On Twitter, there was a conversation a few days ago that started:

@fbeausoleil: How do you ensure end-to-end integrity of the data you store on #S3 ? I calculate a checksum, upload, download then compare. Thoughts?

That didn't sound right to me, and indeed, @rafaelrosafu pointed out shortly thereafter: @fbeausoleil and docs.aws.amazon.com/AmazonS3/lates… under Content-MD5 header

But in fact, s3cmd wasn't issuing the Content-MD5 header.  Even when we could know what to put into it.  So S3 couldn't explicitly tell us when an object was corrupted on upload (which should be a rarity anyhow). Who needs end-to-end checking anyhow?

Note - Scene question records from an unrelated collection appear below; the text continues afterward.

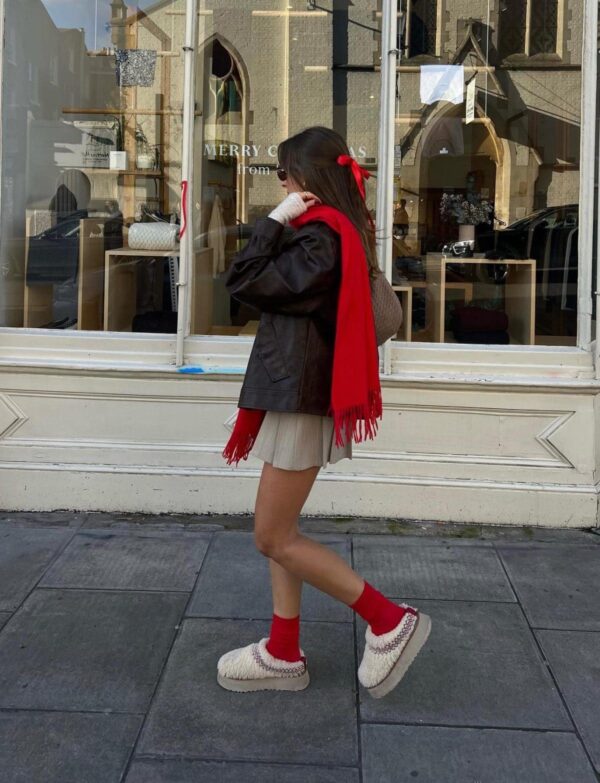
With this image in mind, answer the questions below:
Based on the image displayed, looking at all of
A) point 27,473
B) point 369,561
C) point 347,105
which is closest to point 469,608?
point 369,561

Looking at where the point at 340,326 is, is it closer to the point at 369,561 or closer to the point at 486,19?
the point at 369,561

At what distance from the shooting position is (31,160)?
18.1 feet

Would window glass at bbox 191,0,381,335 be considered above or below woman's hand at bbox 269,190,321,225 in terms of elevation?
above

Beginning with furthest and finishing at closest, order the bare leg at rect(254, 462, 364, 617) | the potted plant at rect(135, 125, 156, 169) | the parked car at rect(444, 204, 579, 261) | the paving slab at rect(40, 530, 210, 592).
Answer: the potted plant at rect(135, 125, 156, 169) < the parked car at rect(444, 204, 579, 261) < the paving slab at rect(40, 530, 210, 592) < the bare leg at rect(254, 462, 364, 617)

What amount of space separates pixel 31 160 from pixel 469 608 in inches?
140

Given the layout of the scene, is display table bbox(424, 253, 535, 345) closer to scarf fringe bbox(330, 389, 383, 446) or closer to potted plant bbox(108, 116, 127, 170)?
potted plant bbox(108, 116, 127, 170)

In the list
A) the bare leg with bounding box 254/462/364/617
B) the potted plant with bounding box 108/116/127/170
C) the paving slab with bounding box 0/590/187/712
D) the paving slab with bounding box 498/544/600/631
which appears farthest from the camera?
the potted plant with bounding box 108/116/127/170

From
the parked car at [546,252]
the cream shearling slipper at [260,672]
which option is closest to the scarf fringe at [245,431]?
the cream shearling slipper at [260,672]

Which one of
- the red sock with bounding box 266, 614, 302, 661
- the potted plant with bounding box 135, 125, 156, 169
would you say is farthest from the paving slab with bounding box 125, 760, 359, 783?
the potted plant with bounding box 135, 125, 156, 169

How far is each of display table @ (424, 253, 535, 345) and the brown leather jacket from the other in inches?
90.5

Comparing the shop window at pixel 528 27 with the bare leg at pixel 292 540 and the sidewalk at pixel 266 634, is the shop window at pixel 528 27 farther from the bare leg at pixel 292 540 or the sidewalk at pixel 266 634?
the bare leg at pixel 292 540

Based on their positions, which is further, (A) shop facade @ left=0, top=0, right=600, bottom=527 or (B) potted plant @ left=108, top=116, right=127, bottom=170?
(B) potted plant @ left=108, top=116, right=127, bottom=170

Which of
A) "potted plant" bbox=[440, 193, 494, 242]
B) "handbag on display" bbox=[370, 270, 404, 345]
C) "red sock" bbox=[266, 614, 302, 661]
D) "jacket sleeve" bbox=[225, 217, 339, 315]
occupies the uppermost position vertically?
"potted plant" bbox=[440, 193, 494, 242]

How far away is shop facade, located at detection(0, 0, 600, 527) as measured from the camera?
5.05 meters
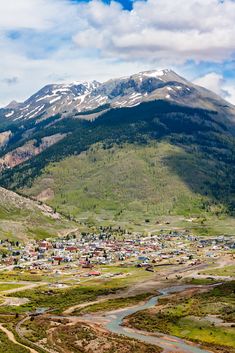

So, a few patches later, and we can.  I'd appreciate some more eyes on this patch series before pulling it into master, but it feels about right.

https://github.com/mdomsch/s3cmd/commits/feature/content-md5

Matt Domsch (5):
      add Content-MD5 header to PUT objects (not multipart)
      add Content-MD5 header for each multipart chunk
      Don't double-calculate MD5s on multipart chunks
      add Content-MD5 on put, not just sync
      handle errors during multipart uploads


If I got this right, if S3 returns a 400 BadDigest, we retry (like we would any other retry-able error).

I'll also note, we aren't explicitly capturing a 503 SlowDown anywhere else (multipart does now in this series) to use for future operations; it's only caught and used during retries of this one operation on this one object, not thereafter.  Maybe that's OK.  But I'm tempted to catch SlowDown at the send_request() level rather than higher, and retry there (with exponential backoff rather than the linear backoff currently being used).  Otherwise we have to scatter retry and backoff logic all over the place.

I'm wondering if this isn't the source of the various "failed retry" errors that are routinely posted to the bug list.

Thanks,
Matt